Update on Village Green

6th July 2014
UPDATE ON VILLAGE GREEN

The Friends of Speckled Wood Trust Chairman has been working with a leading historian to obtain the correct providence of the Village Green in Ore.

Pictured left Thomas Alderman and his wife Mary (Minnie)



On the 6 July 1923 Hastings Council considered an “Offer of Land at Old London Road as an Open Space”. The offer was made through Thorpe Meadows and Pearson, Havelock Road Hastings.  It said that the owner of the piece of land on the north side of Old London Road adjoining the building formerly known as the Princess Cinema (Now the Salvation Army) was prepared to offer the land as a free gift. It was conditional on paying a fair and reasonable proportion for making up and maintaining the 10ft roadway; to leave a passage or space not less than 3 feet wide as a means of communication of adjacent properties and the council was required to ‘preserve the land for ever as an open space’ and not do, or suffer to be done, anything thereon which might become a nuisance or annoyance to the neighbourhood. The best thanks of the Council was tendered to the owner for his gift.

The following year the Committee, at their meeting held on the 7th March 1924 considered a second offer again made through Thorpe Meadows and Pearson who intimated that their client, who gave the piece of land at Old London Road Ore to be used as an open space, is prepared to offer a further portion of land at the rear of the before mentioned piece, also to be used as an open space for the benefit of the inhabitants of the District, and otherwise similar terms which appertained to the previous gift.
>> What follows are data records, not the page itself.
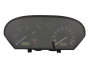 Tacho Kombiinstrument Skoda Fabia 6Y1919880D 110080015007 21027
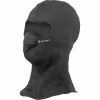 Подшлемник-балаклава Scott Wind Warrior Hood-16, черный, размер L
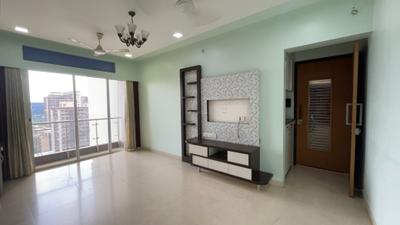 Living Room Image of 1852 Sq.ft 3 BHK Apartment / Flat for sale in Lodha Aurum Grande, Kanjurmarg East Mumbai for Rs. 42000000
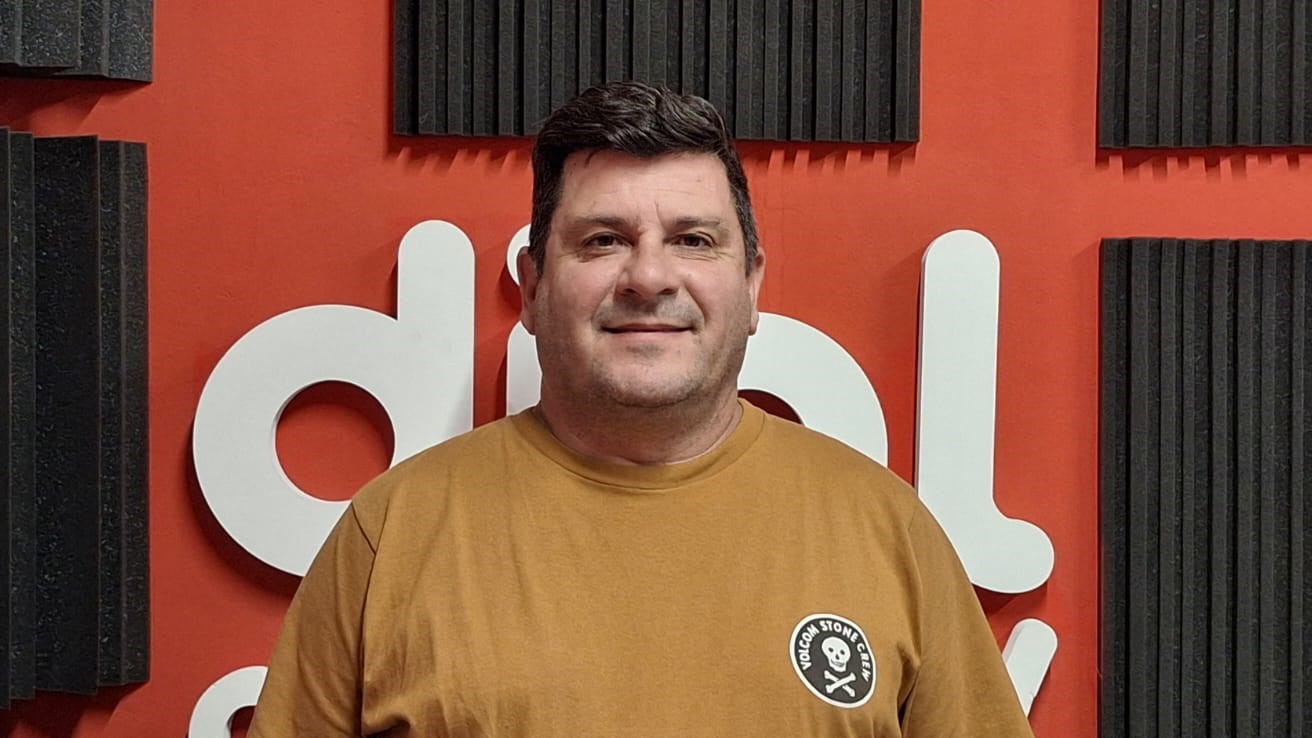 Alberto Flores – Colaborador del CMCS A.S.A, delegado de las Categorías Clase 2 y Clase 3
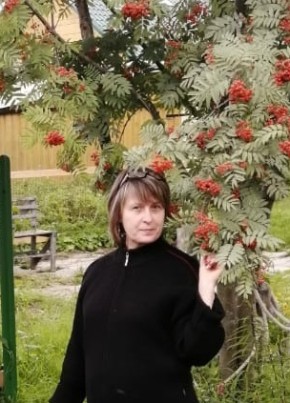 Марина, 53, Россия, Архангельск
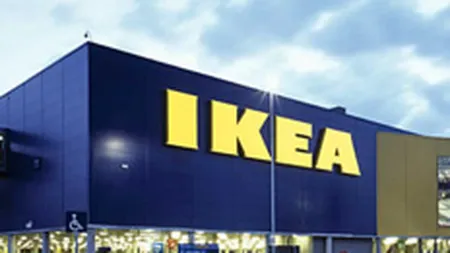 Contul de media Ikea a plecat de la Mediaedge:cia la jumatatea lui iulie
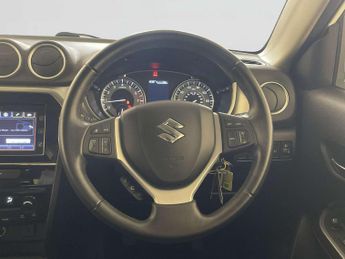 Suzuki Vitara 1.4 Boosterjet SZ-T Euro 6 (s/s) 5dr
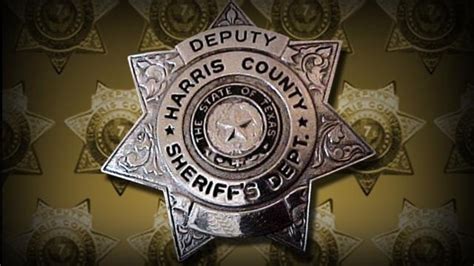 3 Harris County Deputies Fired In Sex Scandal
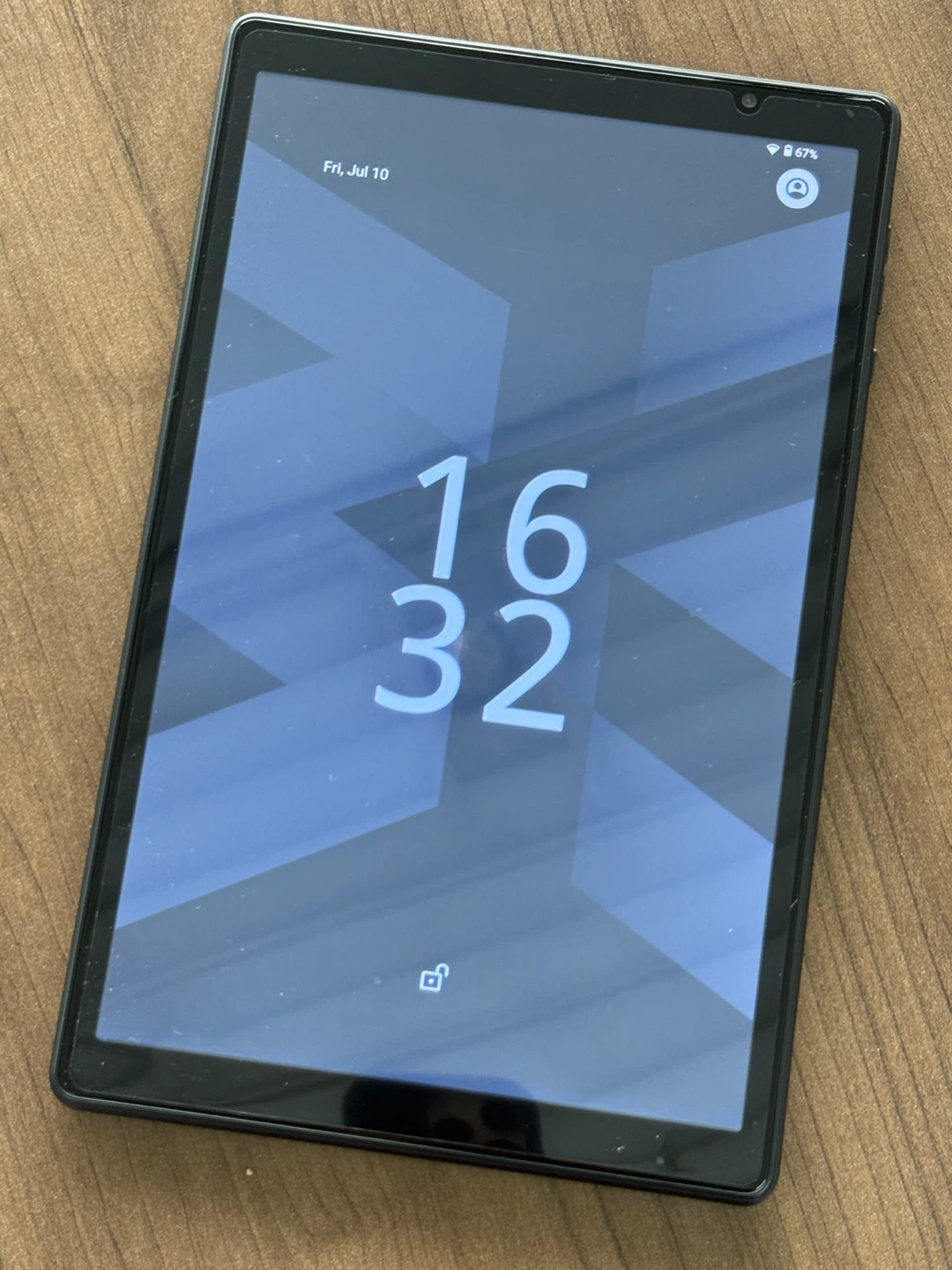 JUEDUR Tablet - photo 2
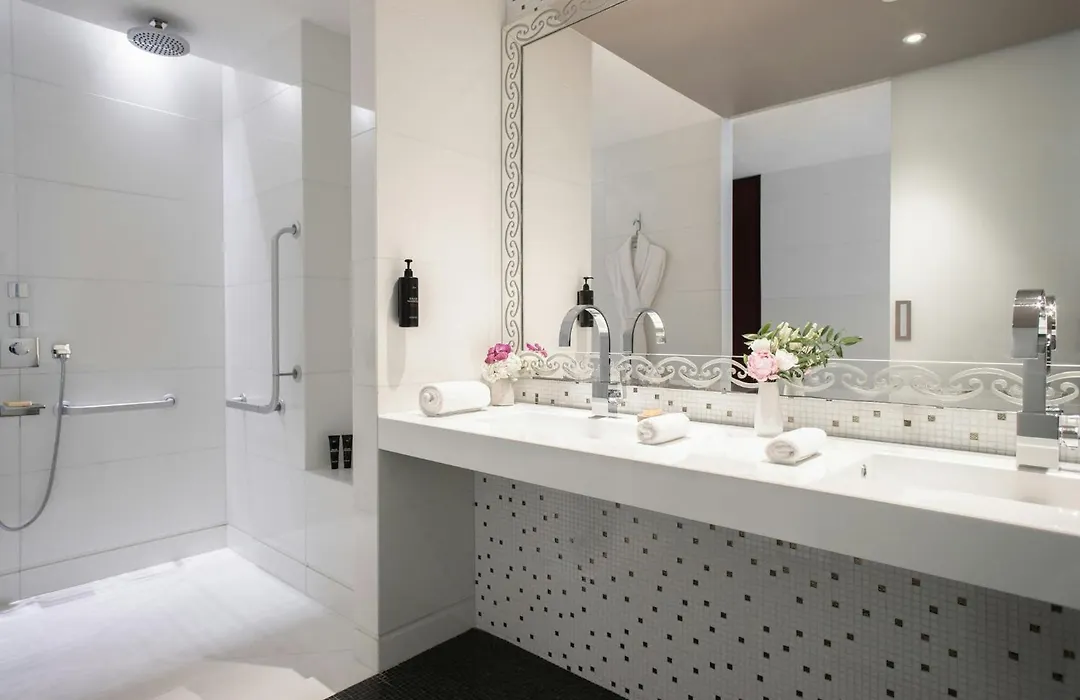 Mandarin Oriental, Paris-1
The Town Clerk accidentally revealed his name in a later report to the council that the benefactor was Thomas Mason. Both he and later his daughter gave similar gifts anonymously to other towns in the southeast. He was born 13 Jan 1859 in Southwark as Thomas Alexander Bear and inherited Bear and Sons an international tobacco company, which later became part of the British American Tobacco Co. He was an extremely wealthy and generous man and it is not clear what his connection with Ore was, or indeed why he changed his name when he was 29. Thomas died in 1949, not that far away, at The Finches, Wittersham, Kent were he spent his last years with his son Eric.